■ **Exercises to complete**:
[1] Answer these from the court opinion:
(a) When was rehearing denied?
(b) What is the full name of the defendant corporation?
(c) On what date was the Board's special meeting to be held?
[2] Write the next part of the court opinion, starting after its final sentence.

>> Start Excerpt

Appeal from the Circuit Court of Cook County; the Hon. WALTER P. DAHL and GEORGE N. LEIGHTON, Judges, presiding. Reversed. MR. JUSTICE DRUCKER DELIVERED THE OPINION OF THE COURT.

Rehearing denied November 6, 1970.

This action, Count IV of a multicount complaint against defendants, was brought to enjoin disciplinary action against plaintiffs as members of a private, voluntary incorporated association, and for other relief. The trial court granted plaintiffs' motion for a temporary injunction, and subsequently a permanent injunction was issued restraining defendant corporation, Certified Grocers of Illinois, Inc., (hereinafter "Certified") its employees, representatives, servants and agents, from taking any action to carry out the resolutions of the Board of Directors of Certified (hereinafter "Board") expelling plaintiffs as members, and from taking any punitive action against the plaintiffs by reason of the resolutions. Defendants appeal from these injunction orders.

A summary of the events culminating in the trial court's injunction orders follows. On January 30, 1969, the Board sent notices to the plaintiffs, Sparkle Food Center, Inc., (hereinafter "Sparkle") and Hickory Hills Super Mart, Inc., (hereinafter "Hickory") of a special meeting of the Board to be held on February 25, 1969, for the purposes of determining whether Sparkle and Hickory should be censured, suspended or expelled as members of Certified pursuant to section 22 of Article II of Certified's bylaws. The charges were based upon the alleged acts of Frank R. Guinta, a shareholder and officer of Sparkle, and Adolph Kalchbrenner, a fifty percent shareholder and President of Hickory. It was charged that these men associated with the "Certified Stockholders Committee for Fair and Better Management," disrupted Certified's business, impeded the resolution of problems associated with Certified's construction program, spread false rumors and made untrue statements which were intended to, and which did injure Certified's directors and officers, and engaged a public relations firm to publicize charges against Certified for the purpose of aiding the election of the Stockholders' Committee's nominees to the Board of Directors of Certified.

>> End Excerpt
>> Start Source data

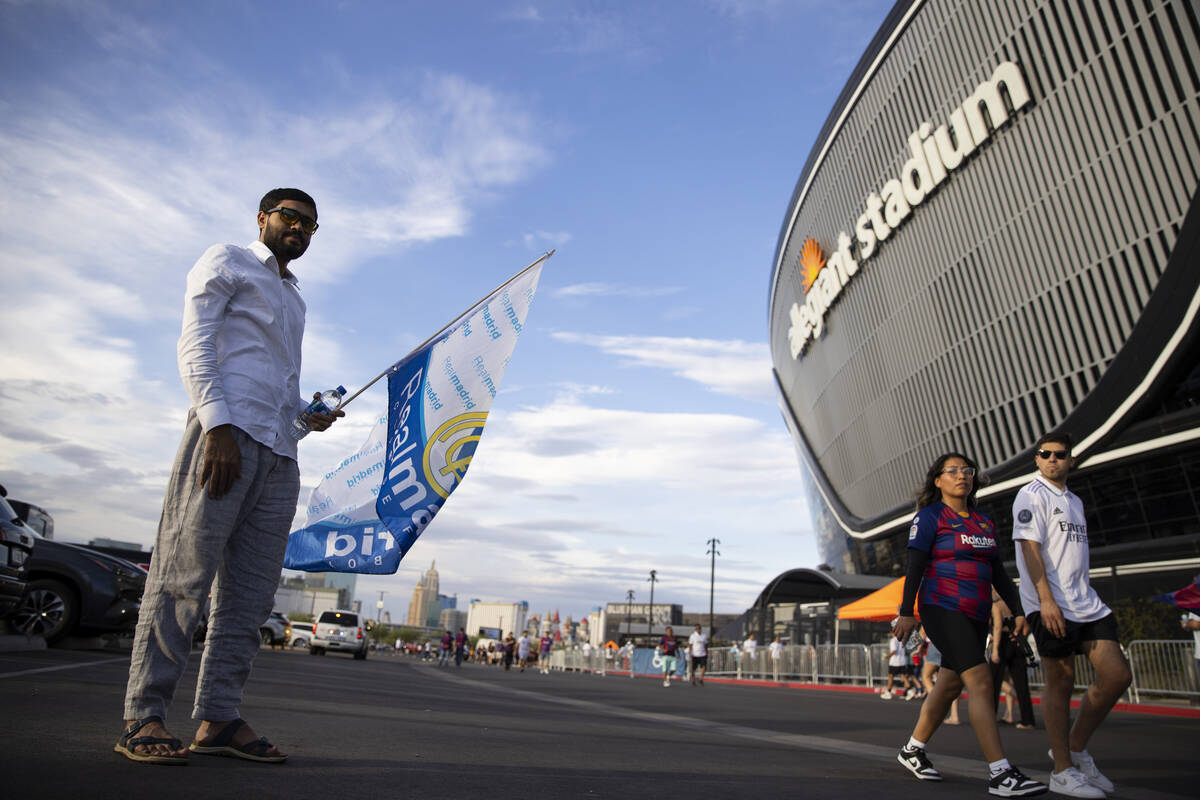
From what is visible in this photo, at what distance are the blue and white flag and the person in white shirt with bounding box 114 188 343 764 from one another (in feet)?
5.36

>> End Source data

■ **Written answers**:
[1]
(a) November 6, 1970
(b) Certified Grocers of Illinois, Inc.
(c) February 25, 1969

[2]
The notifications sent to plaintiffs further advised them that:

You may be present at said meeting and present such evidence, make such arguments as you may deem necessary in your defense, and you may be accompanied by legal counsel to assist and advise you during the course of said proceedings.

On February 21, 1969, four days before the expulsion hearing was to be held, plaintiffs amended a previously filed complaint in the Circuit Court by adding Count IV in which Sparkle and Hickory sought equitable relief against Certified. Sparkle and Hickory prayed for a temporary and permanent injunction restraining the defendants from taking any action to censure, suspend or expel them from membership in Certified. In response, defendants filed a verified answer to Count IV denying the material allegations therein set forth. The trial court continued the cause in order to determine what action the Board would take based on the charges brought against the plaintiffs.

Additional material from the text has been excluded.